Die Vorbehaltsfilme sind keine Meisterwerke der Kinematographie. Aber als Zeitzeugen zum dunkelsten Kapitel der deutschen Geschichte sind sie unentbehrlich. Aus den bislang in dieser Artikelreihe vorgestellten habe ich viel mehr über das Dritte Reich gelernt als aus den von Guido Knopp zu Fertigsuppen verrührten Erinnerungsschnipseln. Wenn Geschichte gekannt und verstanden wird ist das die beste Gewähr dafür, dass sie sich nicht wiederholt. Als Nachgeborener, finde ich, hat man einen Anspruch darauf, diese Filme zu sehen - nicht für Unsummen restauriert, aber in akzeptabler Qualität; so, dass man die Details erkennen kann und nicht in Form mehrfach kopierter und irgendwann digitalisierter Video-Mitschnitte, die durch das Netz geistern.

Mit neuen Personen kommen neue Chancen. Szebedits hat angekündigt, dass "noch in diesem Jahr" etwas passieren wird. Falls das zu DVD-Veröffentlichungen führen sollte, ist die FSK gefragt. Auch dort wäre eine kritische Bestandsaufnahme angesagt, um aus den Fehlern der Vergangenheit zu lernen. Die bei Zensoren schon immer sehr beliebte Konzentration auf das Herausschneiden bestimmter Stellen ist keine Erfindung der Alliierten. Für die unmittelbare Nachkriegszeit ist das sogar logisch nachvollziehbar. Als die Verantwortung von den Alliierten an die FSK überging, vermute ich, erwies sich das Herumschnippeln als unwiderstehlich.

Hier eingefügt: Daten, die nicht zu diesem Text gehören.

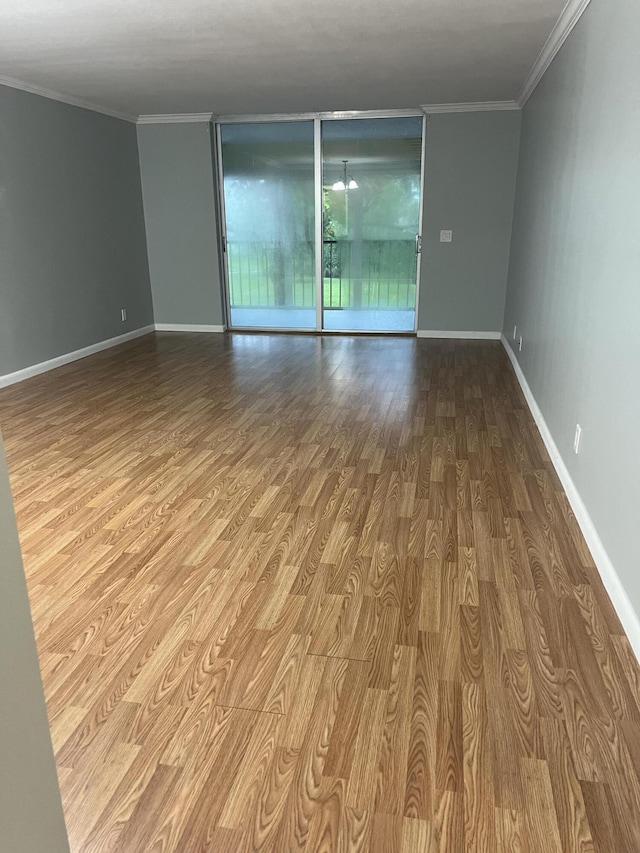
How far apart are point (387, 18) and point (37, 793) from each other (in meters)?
4.09

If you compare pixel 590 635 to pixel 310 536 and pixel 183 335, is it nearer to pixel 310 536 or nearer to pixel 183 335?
pixel 310 536

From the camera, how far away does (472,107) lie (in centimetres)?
636

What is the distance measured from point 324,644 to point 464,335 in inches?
226

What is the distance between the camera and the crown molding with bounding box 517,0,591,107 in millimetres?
3294

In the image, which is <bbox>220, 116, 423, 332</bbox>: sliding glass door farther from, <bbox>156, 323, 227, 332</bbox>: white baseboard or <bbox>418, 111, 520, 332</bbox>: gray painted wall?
<bbox>156, 323, 227, 332</bbox>: white baseboard

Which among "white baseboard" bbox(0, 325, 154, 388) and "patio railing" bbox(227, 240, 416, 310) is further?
"patio railing" bbox(227, 240, 416, 310)

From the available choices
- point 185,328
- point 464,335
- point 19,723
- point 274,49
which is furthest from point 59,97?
point 19,723

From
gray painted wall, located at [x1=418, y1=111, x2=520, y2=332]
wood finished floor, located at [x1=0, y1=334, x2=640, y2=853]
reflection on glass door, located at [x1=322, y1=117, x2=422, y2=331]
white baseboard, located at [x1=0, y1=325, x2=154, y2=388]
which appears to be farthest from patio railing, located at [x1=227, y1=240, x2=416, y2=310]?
wood finished floor, located at [x1=0, y1=334, x2=640, y2=853]

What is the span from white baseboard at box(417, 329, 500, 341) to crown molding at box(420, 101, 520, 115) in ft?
7.69

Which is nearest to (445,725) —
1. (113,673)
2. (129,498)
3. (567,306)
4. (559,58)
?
(113,673)

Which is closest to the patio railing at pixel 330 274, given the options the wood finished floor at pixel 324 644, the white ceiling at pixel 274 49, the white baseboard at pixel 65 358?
the white baseboard at pixel 65 358

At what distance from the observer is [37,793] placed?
962 mm

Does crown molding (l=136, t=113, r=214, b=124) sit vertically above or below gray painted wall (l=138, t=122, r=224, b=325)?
above

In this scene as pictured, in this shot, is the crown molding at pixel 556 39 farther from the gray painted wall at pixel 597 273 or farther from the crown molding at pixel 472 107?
the crown molding at pixel 472 107
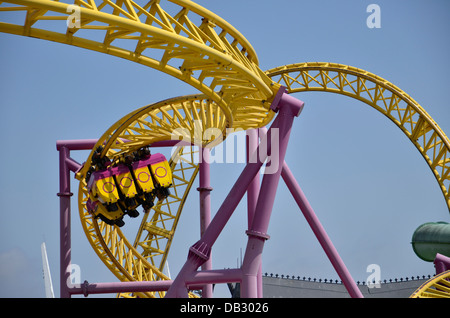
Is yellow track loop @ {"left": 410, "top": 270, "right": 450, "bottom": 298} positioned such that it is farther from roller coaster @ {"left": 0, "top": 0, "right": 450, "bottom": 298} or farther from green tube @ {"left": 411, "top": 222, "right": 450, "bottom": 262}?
green tube @ {"left": 411, "top": 222, "right": 450, "bottom": 262}

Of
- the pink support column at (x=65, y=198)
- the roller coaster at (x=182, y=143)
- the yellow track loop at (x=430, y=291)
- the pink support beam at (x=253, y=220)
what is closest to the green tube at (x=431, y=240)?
the roller coaster at (x=182, y=143)

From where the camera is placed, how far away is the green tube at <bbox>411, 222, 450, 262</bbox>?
2523 cm

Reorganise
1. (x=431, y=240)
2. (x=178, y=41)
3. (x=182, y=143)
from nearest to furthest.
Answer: (x=178, y=41) → (x=182, y=143) → (x=431, y=240)

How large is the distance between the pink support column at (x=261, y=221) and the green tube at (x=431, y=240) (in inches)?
543

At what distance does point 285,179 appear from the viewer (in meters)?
16.5

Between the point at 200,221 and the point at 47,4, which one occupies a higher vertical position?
the point at 47,4

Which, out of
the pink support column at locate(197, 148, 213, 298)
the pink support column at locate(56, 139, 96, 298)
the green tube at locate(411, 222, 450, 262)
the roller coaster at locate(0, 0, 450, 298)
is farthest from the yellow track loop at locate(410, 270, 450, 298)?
the green tube at locate(411, 222, 450, 262)

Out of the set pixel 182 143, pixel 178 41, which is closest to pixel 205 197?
pixel 182 143

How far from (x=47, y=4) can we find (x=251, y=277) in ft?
19.3

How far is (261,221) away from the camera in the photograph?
12914 mm

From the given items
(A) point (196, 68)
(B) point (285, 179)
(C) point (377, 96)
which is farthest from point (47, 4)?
(C) point (377, 96)

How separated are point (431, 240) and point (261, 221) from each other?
14.4m

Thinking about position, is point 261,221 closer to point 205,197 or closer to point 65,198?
point 205,197
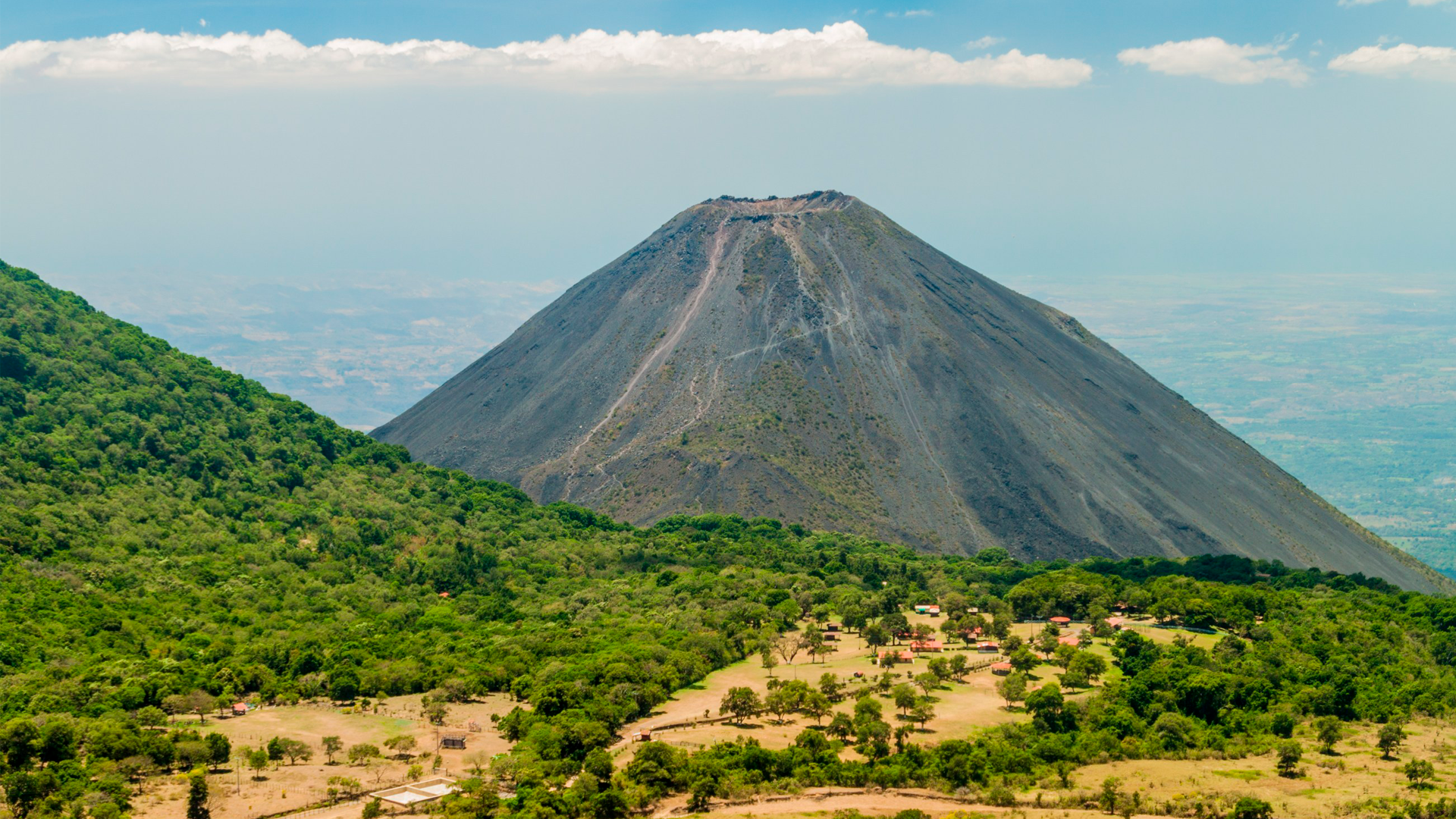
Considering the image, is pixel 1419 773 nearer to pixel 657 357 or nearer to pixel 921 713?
pixel 921 713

Indem man an der Oberfläche kratzte und die NS-Ideologie an Uniformen, Hakenkreuzen und Karikaturen vom bösen Juden festmachte stärkte man gleichzeitig die beruhigende Fiktion, dass alle Filme, in denen solche Propagandamerkmale nicht oder nicht mehr zu finden waren, zur harmlosen Unterhaltung zählten. Die meisten von den Leuten, die die alliierten Zensoren im Blick hatten, als sie dieses Vorgehen wählten, sind längst gestorben. Allmählich wäre es mal an der Zeit, die fragmentierte durch eine ganzheitliche Betrachtungsweise zu ersetzen.